- BTC/USD has recovered from the intraday low, but bearish sentiments are still strong.
- The daily RSI supports the short-term bearish scenario.
Bitcoin (BTC) managed to recover above $9,800 after a bloody crash towards $9.600 during early Asian hours. At the time of writing, the first digital asset is changing hands at $9,860, down 3.5% on a day-on-day basis. Bitcoin’s sell-off triggered a carnage on the cryptocurrency market as all major altcoins collapsed from the recent highs. Bitcoin’s market dominance settled at 67.4%.
Bitcoin lost over $400 and crashed below $10,000 in a matter of minutes during early Asian hours amid excessively high volatility. As the coin dropped by more than 5%, the short-term market players had to liquidate their positions, which exacerbated the decline. Thus, several long positions to the tune of $150 million were closed on the leading exchange for cryptocurrency derivatives BitMEX.

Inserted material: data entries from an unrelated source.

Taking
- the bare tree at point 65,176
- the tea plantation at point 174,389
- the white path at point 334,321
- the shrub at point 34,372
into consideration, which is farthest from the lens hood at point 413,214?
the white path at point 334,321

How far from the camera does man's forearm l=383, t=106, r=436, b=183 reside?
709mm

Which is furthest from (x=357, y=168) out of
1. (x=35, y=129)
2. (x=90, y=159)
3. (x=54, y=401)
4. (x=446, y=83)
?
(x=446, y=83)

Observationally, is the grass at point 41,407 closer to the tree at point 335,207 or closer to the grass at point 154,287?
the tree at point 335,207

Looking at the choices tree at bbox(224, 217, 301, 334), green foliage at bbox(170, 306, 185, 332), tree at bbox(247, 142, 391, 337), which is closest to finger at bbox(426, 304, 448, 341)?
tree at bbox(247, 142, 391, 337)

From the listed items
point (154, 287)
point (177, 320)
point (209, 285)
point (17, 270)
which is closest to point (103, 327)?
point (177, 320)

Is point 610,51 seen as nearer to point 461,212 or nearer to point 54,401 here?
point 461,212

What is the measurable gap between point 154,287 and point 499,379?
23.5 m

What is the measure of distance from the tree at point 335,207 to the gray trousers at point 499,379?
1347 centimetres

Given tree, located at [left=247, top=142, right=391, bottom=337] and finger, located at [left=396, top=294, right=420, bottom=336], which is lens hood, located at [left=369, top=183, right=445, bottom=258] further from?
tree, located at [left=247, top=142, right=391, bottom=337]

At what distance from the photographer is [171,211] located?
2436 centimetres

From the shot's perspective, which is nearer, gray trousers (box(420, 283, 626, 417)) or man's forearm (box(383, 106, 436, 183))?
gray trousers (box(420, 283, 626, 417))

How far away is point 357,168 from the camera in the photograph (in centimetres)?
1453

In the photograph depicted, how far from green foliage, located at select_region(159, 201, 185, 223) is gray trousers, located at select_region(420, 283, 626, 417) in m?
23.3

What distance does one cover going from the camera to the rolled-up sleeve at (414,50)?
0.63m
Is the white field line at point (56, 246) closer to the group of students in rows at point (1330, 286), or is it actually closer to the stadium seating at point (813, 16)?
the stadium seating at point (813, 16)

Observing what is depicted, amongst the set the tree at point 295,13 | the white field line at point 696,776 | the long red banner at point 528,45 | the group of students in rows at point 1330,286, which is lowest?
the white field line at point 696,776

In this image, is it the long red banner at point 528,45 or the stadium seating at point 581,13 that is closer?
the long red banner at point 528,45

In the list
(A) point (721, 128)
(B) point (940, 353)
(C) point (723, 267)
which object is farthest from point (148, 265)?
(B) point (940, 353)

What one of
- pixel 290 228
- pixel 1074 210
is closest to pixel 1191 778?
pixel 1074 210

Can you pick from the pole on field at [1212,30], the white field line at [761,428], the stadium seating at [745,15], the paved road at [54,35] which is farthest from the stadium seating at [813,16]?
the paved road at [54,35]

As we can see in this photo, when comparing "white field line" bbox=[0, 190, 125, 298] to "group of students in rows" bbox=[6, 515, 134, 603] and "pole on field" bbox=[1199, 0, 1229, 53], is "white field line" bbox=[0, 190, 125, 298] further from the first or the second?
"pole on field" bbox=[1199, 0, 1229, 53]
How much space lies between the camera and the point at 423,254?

Bitcoin's technical picture
Looking technically, BTC/USD has returned inside the Bollinger Band on a daily chart. $10,000 has turned into a strong resistance that may limit Bitcoin’s recovery in the short-run. Meanwhile, we will need to see a sustainable move above this handle for the upside to gain traction with the next focus on $10,250 ( the middle line of a Bollinger Band on a daily chart). A strong barrier awaits us on approach to $10,500. It is created by a combination of SMA50 (Simple Moving Average) and SMA100 on a daily chart.
On the downside, a move below $9,750 ( the lower line of one-day Bollinger Band) will trigger more sell-off and push the price towards intraday lows of $9,600. This support is followed by $9,300, which is the lowest level from August 30.
The downward-looking RSI (Relative Strength Index) on a daily chart implies that the bearish trend may gain traction.